▸ INPUT DATA:
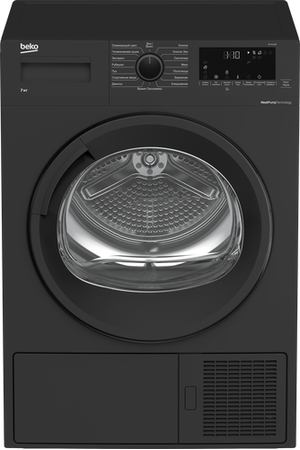 Сушильная машина Beko DF7412GB, 7 кг, антрацит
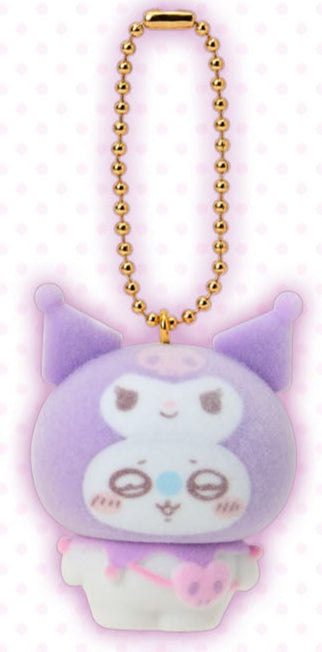 [Pre-Order] Japan ChiiKawa X Sanrio Series 4 | ChiiKawa Hachiware Usagi Momonga Crab Crossover Sanrio Characters Costume Cute Plush Plastic Mini Figure Keychain Mystery Blind Box - Kawaii items Room Decoration - KawaiiGiftLand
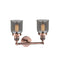 Innovations Lighting Small Bell 2 Light Bath Vanity Light Part Of The Franklin Restoration Collection 208-AC-G53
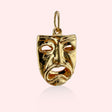 Comedy and Tragedy Dangling Masks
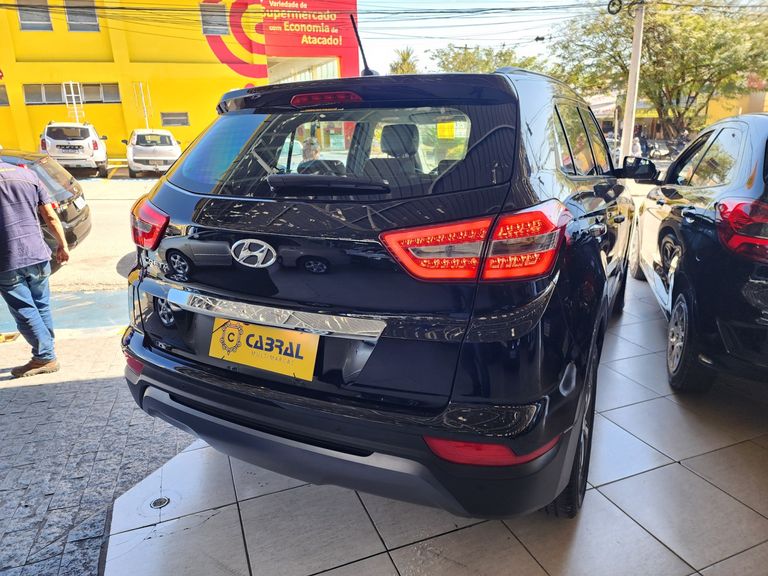 Hyundai Creta Limited Edition 1.6 16V Flex Aut.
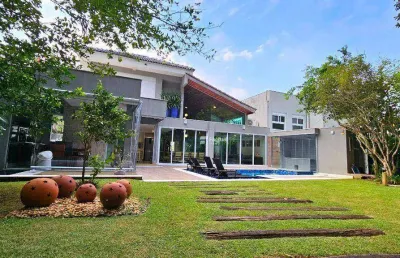 Casa com 6 dormitórios à venda, 381 m - riviera de são lourenço - bertioga/sp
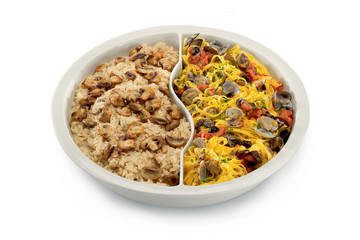 pasta and rice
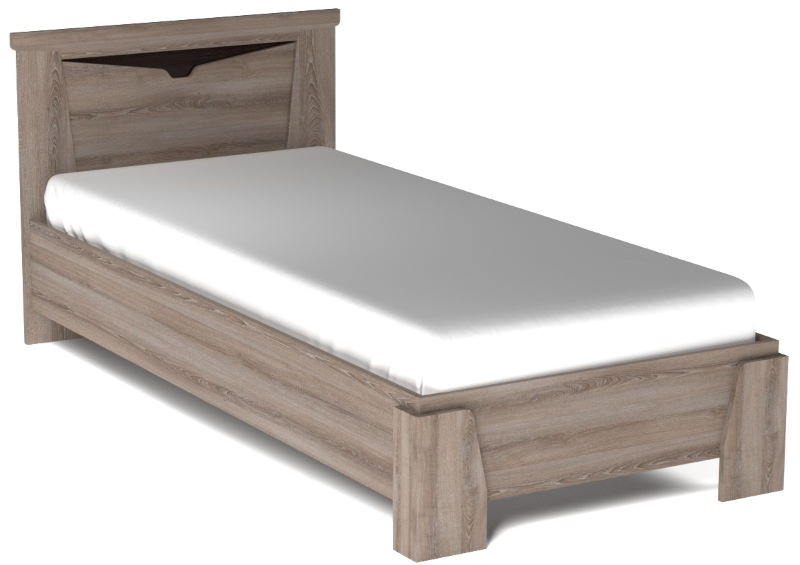 Фото Кровать односпальная Гарда NEW (СМ 90х200) без основания от производителя СБК в Нижнегорске по цене 6&nbsp;020 ₽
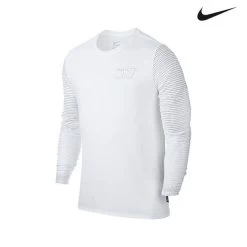 Nike CR7 Fussball T-Shirt Weiß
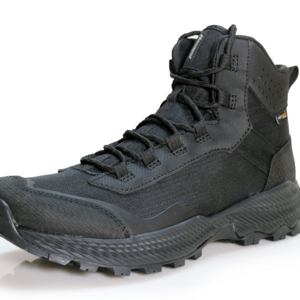 Hanagal High Quality 6 inches Breathable Combat Training Boots Black Tactical Outdoor Boots for Men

▸ AIM OF THE EXERCISE: Starting at the first line and ending at the line that contains "Nike CR7 Fussball T-Shirt Weiß", convert the lines into a numbered list without blank lines. Leave the pictures out of your answer.

▸ SOLUTION:
1.  Сушильная машина Beko DF7412GB, 7 кг, антрацит
2.  [Pre-Order] Japan ChiiKawa X Sanrio Series 4 | ChiiKawa Hachiware Usagi Momonga Crab Crossover Sanrio Characters Costume Cute Plush Plastic Mini Figure Keychain Mystery Blind Box - Kawaii items Room Decoration - KawaiiGiftLand
3.  Innovations Lighting Small Bell 2 Light Bath Vanity Light Part Of The Franklin Restoration Collection 208-AC-G53
4.  Comedy and Tragedy Dangling Masks
5.  Hyundai Creta Limited Edition 1.6 16V Flex Aut.
6.  Casa com 6 dormitórios à venda, 381 m - riviera de são lourenço - bertioga/sp
7.  pasta and rice
8.  Фото Кровать односпальная Гарда NEW (СМ 90х200) без основания от производителя СБК в Нижнегорске по цене 6&nbsp;020 ₽
9.  Nike CR7 Fussball T-Shirt Weiß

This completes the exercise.